10K: Using Unity's Line Renderer


This is the third (or fourth, if you count each part of the Curious Fixation pieces as a single entry) in a series of postmortems where I will be discussing my previous projects. 

10K is the only project I've worked on with another programmer and no members of another discipline! It was also my fifth game jam game for 2018. Tyler and I have previously worked together on The Monkey Way and Search and Rescue as a part of a larger team. He's part of studio Jagerware working hard on a great looking game called Kitsune, check it out!

10K was made for Secret Jam 2018 under the themes Retro and Three Button Input. All code had to be completed within the jam (excluding) game engines. The two themes primed visions of old-school arcade visuals e.g. Space Invaders, Pac-Man et al. We assembled a prototype using ...

P R O    B U I L D E R 

The tunnels were simple pipes, constructed using Pro Builders New Shape Tool for pipes of various side counts, then detaching each face to get a straightforward reference (Gameobject/Transform), usable in code. Why do that?

L I N E    R E N D E R E R 

If you were to google search wireframe unity you would likely receive a significant amount of references to shaders, and an Editor-only capacity to render scene objects as wireframes using OpenGL settings. I've never written a shader in this life, and by my estimation a weekend game jam with only other person was not the place to start. I definitely wanted to learn something new and for the game to hit some kind of retro visual style, but I also wanted to finish a game.

Enter Line Renderer

Line Renderer draws lines in view space by default. It supports adding > 2 points in order to form longer lines... but doing so produces visual artifacts, an issue that will most likely not be addressed by Unity given the problem goes back nearly a decade. This isn't a dealbreaker for small applications though, since a a one parent - many children structure (see: Curious Fixation) works just fine. In 10K, I had a script attached to a parent object which selected a random colour from an array set in the Editor. 
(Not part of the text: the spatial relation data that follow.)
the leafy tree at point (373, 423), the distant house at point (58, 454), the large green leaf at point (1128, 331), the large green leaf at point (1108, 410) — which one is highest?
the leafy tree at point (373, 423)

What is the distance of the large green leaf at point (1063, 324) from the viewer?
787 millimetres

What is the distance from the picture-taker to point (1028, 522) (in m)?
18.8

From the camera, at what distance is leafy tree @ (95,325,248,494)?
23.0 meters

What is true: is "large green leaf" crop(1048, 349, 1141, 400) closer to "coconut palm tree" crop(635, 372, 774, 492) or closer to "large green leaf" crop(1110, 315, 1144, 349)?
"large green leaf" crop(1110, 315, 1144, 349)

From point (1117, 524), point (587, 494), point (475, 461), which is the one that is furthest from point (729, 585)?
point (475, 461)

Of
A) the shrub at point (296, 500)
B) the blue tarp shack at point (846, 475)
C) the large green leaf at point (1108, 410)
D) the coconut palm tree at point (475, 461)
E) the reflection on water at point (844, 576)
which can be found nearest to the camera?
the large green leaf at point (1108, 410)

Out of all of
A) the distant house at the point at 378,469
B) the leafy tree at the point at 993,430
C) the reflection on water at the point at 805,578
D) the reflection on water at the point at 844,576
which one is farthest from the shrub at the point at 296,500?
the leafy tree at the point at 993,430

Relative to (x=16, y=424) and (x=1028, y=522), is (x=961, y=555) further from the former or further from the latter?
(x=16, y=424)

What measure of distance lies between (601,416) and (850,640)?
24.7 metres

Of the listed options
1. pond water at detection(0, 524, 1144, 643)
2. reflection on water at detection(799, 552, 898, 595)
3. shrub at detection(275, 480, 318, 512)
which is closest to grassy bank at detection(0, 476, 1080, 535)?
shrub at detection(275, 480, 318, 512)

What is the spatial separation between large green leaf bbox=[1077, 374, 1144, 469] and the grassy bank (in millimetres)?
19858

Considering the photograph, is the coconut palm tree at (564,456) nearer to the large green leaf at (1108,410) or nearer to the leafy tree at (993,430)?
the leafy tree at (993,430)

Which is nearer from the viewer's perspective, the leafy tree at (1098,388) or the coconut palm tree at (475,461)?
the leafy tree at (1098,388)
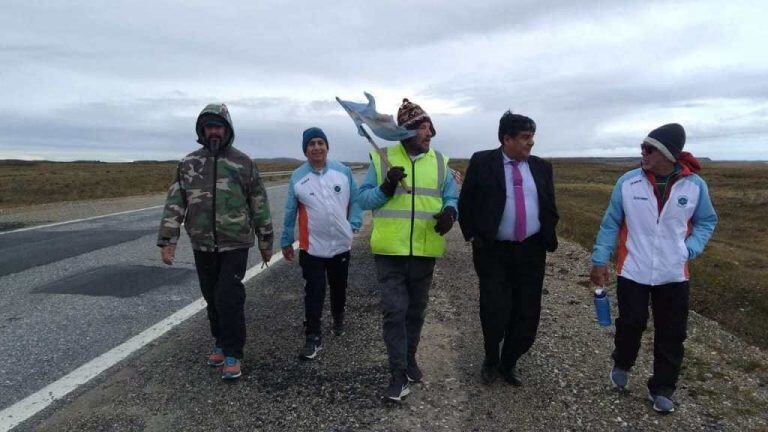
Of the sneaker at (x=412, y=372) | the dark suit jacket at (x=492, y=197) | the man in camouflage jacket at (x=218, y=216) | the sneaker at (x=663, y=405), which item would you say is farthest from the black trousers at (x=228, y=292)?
the sneaker at (x=663, y=405)

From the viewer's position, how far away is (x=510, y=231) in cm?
396

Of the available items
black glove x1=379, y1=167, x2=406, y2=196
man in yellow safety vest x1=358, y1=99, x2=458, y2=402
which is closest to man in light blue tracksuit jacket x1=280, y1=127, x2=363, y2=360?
man in yellow safety vest x1=358, y1=99, x2=458, y2=402

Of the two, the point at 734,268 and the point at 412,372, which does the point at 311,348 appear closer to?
the point at 412,372

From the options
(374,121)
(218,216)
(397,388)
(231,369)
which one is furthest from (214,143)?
(397,388)

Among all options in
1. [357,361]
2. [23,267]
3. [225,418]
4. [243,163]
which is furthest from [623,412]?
[23,267]

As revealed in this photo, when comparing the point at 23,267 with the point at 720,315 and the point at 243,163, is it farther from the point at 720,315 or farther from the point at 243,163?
the point at 720,315

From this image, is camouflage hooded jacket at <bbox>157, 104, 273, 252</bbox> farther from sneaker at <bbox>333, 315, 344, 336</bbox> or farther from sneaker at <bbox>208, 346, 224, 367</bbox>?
sneaker at <bbox>333, 315, 344, 336</bbox>

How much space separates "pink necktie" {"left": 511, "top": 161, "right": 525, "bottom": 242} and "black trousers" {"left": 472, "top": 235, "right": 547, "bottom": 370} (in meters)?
0.08

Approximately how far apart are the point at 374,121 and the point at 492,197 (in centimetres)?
105

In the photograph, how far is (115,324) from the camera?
17.2 feet

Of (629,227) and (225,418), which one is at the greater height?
(629,227)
Wireframe Colour Parent: Custom script as it appears in the Inspector.

Wireframe Builder: Custom script as it appears in the Inspector.


To facilitate the drawing of a border around a plane, each gameObject associated with a plane instantiates three (and not four, as the planes form a loop to close the volume) children with their own line renderer components. The line colour is retrieved from the wireframe colour parent to ensure uniformity. Once the lines are rendered, you can disable the mesh renderer and presto, wireframe model.

Code: here.

If you're interested in the more performant way of drawing wireframes (using shaders), check out Catlikecoding for an excellent series of tutorials.